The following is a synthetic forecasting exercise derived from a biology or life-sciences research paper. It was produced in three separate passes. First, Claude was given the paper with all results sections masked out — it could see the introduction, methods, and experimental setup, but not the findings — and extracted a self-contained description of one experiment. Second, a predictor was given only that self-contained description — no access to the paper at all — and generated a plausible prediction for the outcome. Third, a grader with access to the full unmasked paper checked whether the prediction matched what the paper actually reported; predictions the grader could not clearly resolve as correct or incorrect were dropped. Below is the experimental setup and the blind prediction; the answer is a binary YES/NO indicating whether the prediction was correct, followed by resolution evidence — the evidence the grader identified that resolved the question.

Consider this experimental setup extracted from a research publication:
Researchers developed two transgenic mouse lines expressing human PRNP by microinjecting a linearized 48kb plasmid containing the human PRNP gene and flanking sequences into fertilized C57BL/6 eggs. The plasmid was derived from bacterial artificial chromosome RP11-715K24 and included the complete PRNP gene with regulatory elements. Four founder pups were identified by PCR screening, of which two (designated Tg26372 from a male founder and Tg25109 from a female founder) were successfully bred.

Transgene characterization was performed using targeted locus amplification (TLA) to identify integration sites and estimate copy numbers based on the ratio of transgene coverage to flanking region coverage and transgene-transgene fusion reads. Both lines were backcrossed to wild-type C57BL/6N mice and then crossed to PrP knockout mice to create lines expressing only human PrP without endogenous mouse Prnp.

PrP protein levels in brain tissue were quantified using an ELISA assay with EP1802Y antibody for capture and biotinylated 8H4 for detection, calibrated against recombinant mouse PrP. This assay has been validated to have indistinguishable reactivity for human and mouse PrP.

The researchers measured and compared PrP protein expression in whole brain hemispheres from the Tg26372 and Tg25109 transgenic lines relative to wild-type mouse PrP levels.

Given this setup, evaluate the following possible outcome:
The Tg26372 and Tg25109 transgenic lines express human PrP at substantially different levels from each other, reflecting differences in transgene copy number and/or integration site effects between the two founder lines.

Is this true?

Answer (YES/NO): YES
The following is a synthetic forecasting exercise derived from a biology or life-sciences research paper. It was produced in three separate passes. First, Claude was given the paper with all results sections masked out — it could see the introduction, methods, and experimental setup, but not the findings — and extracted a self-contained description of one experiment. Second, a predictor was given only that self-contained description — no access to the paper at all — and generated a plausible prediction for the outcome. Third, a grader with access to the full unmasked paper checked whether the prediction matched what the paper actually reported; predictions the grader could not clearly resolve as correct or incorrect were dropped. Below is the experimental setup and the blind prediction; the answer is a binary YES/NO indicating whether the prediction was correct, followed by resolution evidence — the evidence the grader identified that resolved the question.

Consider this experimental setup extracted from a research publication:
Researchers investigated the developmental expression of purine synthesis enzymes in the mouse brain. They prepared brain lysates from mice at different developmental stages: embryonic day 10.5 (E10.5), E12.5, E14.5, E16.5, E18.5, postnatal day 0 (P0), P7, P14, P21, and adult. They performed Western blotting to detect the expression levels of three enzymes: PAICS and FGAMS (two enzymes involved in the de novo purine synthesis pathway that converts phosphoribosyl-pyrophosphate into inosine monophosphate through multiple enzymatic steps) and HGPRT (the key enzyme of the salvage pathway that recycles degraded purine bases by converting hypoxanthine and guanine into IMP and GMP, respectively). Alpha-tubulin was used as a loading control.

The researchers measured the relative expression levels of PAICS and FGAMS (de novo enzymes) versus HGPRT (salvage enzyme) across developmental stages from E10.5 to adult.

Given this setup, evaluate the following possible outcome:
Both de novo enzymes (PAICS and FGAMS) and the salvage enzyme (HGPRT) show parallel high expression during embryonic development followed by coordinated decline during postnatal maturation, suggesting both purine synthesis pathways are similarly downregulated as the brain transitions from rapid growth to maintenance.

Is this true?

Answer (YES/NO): NO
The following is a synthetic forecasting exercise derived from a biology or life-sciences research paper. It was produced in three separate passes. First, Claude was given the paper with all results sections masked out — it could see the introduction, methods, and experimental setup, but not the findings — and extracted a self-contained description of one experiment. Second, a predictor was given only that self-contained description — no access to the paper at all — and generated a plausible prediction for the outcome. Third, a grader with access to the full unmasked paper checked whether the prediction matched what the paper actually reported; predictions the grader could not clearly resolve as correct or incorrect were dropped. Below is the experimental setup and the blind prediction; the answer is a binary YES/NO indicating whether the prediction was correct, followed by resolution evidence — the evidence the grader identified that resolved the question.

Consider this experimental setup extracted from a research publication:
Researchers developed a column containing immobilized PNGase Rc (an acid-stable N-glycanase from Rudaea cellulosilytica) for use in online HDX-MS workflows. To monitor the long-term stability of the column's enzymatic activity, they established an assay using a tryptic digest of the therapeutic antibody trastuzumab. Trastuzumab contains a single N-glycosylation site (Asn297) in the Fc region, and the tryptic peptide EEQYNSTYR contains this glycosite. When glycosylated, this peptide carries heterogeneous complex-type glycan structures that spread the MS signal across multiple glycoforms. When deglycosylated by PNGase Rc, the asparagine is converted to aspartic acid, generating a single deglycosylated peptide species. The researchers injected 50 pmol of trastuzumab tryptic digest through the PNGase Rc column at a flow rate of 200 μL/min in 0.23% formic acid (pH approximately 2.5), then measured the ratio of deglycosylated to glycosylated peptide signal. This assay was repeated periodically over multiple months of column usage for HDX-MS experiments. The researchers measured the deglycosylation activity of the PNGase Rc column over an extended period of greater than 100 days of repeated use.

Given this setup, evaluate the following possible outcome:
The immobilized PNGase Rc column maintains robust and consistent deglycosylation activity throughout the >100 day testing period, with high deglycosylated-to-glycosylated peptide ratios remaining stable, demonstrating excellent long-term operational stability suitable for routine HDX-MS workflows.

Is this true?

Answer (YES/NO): YES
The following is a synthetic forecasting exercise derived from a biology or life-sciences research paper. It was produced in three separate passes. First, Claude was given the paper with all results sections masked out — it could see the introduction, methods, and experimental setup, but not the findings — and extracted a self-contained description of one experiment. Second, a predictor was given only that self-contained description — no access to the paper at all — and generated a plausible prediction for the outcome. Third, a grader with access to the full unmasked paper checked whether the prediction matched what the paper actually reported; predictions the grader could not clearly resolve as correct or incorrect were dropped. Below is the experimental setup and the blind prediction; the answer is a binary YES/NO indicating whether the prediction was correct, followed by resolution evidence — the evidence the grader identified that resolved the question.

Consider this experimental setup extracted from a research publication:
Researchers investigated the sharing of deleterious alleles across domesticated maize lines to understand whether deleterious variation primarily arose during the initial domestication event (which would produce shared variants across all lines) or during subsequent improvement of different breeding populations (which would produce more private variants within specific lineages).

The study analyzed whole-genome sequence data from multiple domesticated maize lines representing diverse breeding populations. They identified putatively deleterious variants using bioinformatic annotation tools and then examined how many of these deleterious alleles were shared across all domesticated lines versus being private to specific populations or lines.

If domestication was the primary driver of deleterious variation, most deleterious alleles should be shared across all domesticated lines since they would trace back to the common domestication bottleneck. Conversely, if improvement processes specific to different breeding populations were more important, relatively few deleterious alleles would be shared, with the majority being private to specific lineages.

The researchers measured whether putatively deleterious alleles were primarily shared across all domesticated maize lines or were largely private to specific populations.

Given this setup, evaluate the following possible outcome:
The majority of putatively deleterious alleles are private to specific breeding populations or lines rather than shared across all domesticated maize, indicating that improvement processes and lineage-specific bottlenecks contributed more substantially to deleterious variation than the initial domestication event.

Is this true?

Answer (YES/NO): YES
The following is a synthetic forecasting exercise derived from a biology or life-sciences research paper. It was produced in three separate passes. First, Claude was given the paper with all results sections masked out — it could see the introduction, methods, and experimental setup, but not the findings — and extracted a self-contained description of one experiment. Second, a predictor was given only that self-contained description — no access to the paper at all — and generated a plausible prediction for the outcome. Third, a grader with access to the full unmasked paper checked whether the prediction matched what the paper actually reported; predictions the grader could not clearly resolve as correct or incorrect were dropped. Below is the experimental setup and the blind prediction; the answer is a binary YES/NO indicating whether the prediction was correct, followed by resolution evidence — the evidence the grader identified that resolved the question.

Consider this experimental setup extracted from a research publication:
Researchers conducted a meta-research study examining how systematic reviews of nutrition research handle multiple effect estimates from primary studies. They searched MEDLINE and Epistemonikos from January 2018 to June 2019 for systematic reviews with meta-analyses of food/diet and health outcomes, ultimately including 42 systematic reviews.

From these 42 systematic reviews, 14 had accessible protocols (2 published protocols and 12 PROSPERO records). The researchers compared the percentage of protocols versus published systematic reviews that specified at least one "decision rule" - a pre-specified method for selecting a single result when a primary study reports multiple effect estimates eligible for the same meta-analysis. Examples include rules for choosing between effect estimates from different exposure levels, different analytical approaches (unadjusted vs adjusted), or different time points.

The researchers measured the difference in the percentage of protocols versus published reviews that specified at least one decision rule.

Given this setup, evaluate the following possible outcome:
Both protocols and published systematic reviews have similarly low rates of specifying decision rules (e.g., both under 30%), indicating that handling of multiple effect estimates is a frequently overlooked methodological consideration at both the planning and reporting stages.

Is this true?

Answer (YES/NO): NO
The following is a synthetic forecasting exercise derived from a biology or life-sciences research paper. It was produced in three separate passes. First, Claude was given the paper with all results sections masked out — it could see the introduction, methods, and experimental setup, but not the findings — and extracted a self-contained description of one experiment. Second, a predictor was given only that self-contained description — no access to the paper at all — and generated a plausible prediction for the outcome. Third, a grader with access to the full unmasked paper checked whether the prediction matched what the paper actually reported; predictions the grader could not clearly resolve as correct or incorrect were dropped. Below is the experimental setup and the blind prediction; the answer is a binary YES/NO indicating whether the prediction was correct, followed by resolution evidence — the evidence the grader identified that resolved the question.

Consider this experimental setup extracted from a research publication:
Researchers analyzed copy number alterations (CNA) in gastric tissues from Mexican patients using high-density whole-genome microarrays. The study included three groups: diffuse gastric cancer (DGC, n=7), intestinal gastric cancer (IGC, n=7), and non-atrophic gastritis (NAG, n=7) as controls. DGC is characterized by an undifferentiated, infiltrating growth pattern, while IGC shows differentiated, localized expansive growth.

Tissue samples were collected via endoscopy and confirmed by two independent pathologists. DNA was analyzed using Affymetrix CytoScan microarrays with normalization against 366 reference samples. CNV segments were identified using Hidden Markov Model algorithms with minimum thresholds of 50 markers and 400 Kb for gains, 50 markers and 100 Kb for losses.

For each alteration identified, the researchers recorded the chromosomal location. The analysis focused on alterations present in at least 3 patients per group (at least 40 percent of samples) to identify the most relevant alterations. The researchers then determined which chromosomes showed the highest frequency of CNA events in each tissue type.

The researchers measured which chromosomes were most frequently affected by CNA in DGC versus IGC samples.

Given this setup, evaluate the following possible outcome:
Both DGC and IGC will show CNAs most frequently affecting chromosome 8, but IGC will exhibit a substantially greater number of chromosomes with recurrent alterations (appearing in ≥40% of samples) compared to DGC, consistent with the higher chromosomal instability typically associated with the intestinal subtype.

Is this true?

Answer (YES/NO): NO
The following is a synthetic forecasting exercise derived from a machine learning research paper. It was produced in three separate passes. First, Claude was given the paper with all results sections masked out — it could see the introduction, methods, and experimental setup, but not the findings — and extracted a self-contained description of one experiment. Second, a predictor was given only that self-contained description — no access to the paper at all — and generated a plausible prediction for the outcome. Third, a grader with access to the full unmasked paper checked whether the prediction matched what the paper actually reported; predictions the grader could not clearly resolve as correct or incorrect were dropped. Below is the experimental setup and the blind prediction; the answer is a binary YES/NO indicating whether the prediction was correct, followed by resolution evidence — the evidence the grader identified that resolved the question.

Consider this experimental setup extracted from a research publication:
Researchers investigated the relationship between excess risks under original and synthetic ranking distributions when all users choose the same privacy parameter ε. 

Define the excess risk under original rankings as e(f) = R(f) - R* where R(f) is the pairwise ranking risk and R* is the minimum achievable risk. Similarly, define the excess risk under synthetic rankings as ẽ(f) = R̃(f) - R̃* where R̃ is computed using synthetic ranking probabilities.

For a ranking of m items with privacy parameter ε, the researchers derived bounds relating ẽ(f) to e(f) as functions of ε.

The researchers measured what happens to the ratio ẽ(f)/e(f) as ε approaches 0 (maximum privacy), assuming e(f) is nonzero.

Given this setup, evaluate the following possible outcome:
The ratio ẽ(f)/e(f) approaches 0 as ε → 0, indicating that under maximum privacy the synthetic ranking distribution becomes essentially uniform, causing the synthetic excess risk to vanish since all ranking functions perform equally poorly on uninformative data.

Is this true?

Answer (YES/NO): YES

(About this task) What you return must be an exact retyping of the lines above starting at the line with "Define the excess risk under original" and ending at the line with "For a ranking", and nothing besides.

(Answer below)
Define the excess risk under original rankings as e(f) = R(f) - R* where R(f) is the pairwise ranking risk and R* is the minimum achievable risk. Similarly, define the excess risk under synthetic rankings as ẽ(f) = R̃(f) - R̃* where R̃ is computed using synthetic ranking probabilities.

For a ranking of m items with privacy parameter ε, the researchers derived bounds relating ẽ(f) to e(f) as functions of ε.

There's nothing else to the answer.